3. Little things can matter

In the early days of consumer websites, developers started noticing that seemingly small changes could have big effects on consumer behavior. Sometimes this could be a change to a process (like checkout) and sometimes it could be even more superficial, like changing a color scheme. The effects could be quite sharp and quite fast. The fact that we now had detailed data about consumer experience meant that we could see what effects even small changes had. We found out that we could be really surprised.

4. And we might not know why

And stuck without an explanation. We want the world to be governed by clear, clean rules and patterns to be explainable. Data can reveal a world to us that isn’t so cleanly parsed. Sometimes it’s just the way things are. We can make up explanations and rationalize ex post facto but sometimes we don’t know and, worse, can’t know. Data does not necessarily provide an automatic answer. Blue just worked better....


5. The world might be simpler than you think

The sad path to consumer credit default is often experienced as a singular contingent fate. Looking at many instances shows that these paths actually consist of a few types and the patterns in the payments are very clear tells. The pain is personal but from the emotion-free data perspective the picture isn’t complicated.


6. On the other hand, the world may be more complicated (and interesting) than you think

This was a Galilean insight. The story gets repeated down here on earth. Start collecting data and you might find that there are more species than you had ever imagined. Start collecting data and you might find all kinds of different uses of your product or service and different interests driving those. Sometimes these might be of epic importance. Many years ago, a bunch of quirky folks showed up at Schwinn with some requests to help them with their sport. They had been using a particular Schwinn bike to do a kind of riding in the hills of Marin California. They were dismissed and so they went home to found the mountain biking industry. Schwinn missed that the world of bicycling was much more varied than they could imagine.


7. People aren’t as evidenced-based as they think they are (nor as optimal) They are biased about themselves.

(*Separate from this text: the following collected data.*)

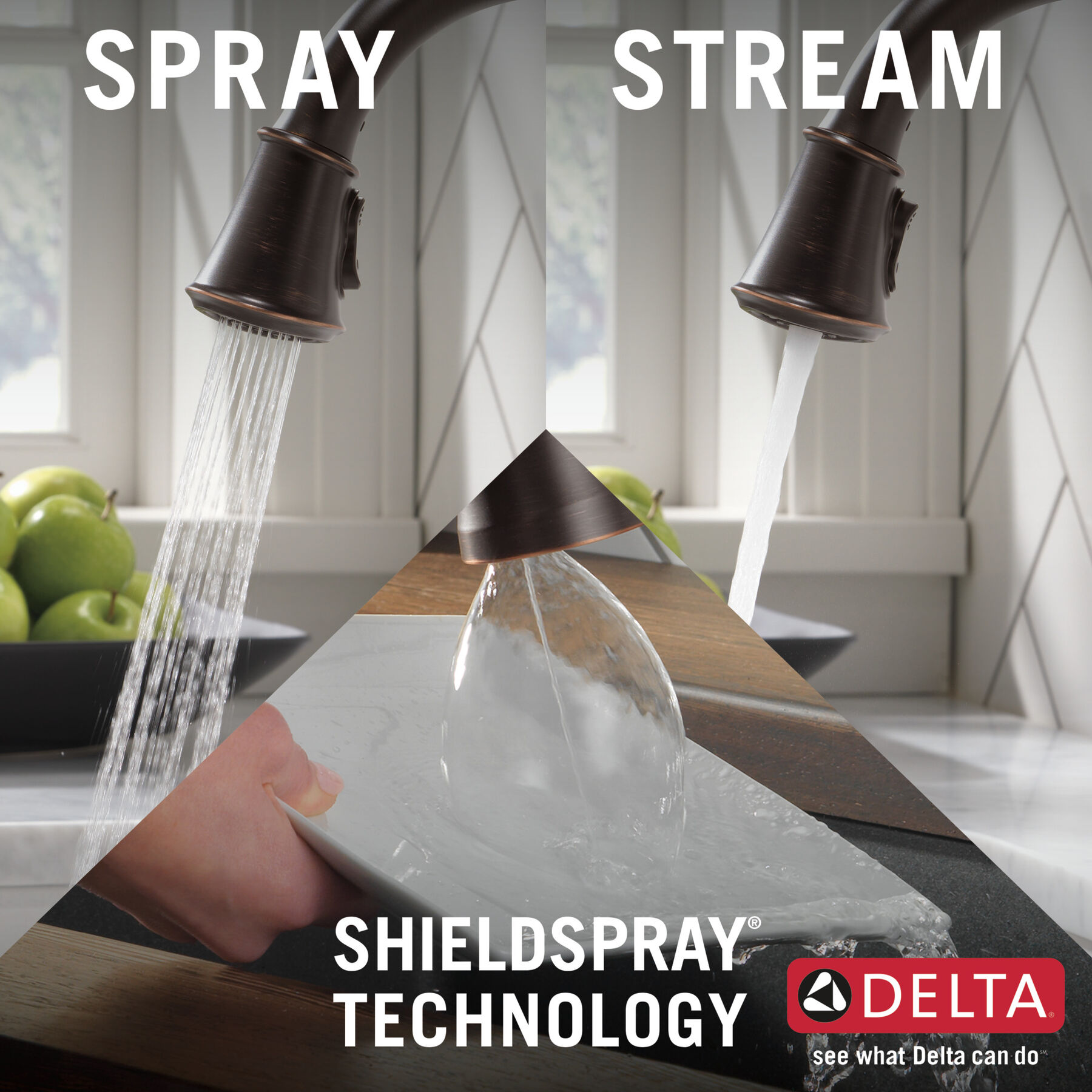 SPRAY

STREAM

SHIELDSPRAY®
TECHNOLOGY

DELTA®

see what Delta can do℠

Most doctors would say that their practices are driven by the science. But studies show all kinds of variation driven by a number of other factors. Doctors don’t practice like robots, outputting treatments based on data. Sometimes the data doesn’t even exist. Do national databases with every treatment and outcome for a given condition exist? They are starting to as interest grows in personalized medicine. It’s often surprising how much people rely on ideas as opposed to data. They celebrate intuition and then get upended by honest empirical analysis. Data exposes and this might not always be welcome (like in Moneyball).


8. Data can lead to new ways of doing things

Pharmaceutical companies were early in the game of trying to figure out doctor prescription behavior. They discovered that while reps had a strong effect (and spent a lot of money optimizing that), they discovered that patients drove some of the behavior. The direct-to-consumer advertising industry, for good or for ill, was born. Push turned into pull. Sometimes the data perspective creates the actual product. Pandora learned individual tastes based on a famous model of music, and then packaged that as personalized radio. Data can mean new products/services and business models.


9. Data affects authority

In the pre-data era, company decisions were dominated by position. Truth moved down through the hierarchy. Data can make fools of would-be kings. It turns out that while thinking is good, even incredibly smart people can be wrong, or don’t have the idea that matters. Data can be a blow to human ego.

10. Data affects the culture

Adopting the data transformation forces a new culture. From relying on the insights of great individuals we shift to a focus on experiments. Failure is not profane. Insight evolves. We think and interact in smaller increments. The shift to agile is a significant cultural shift.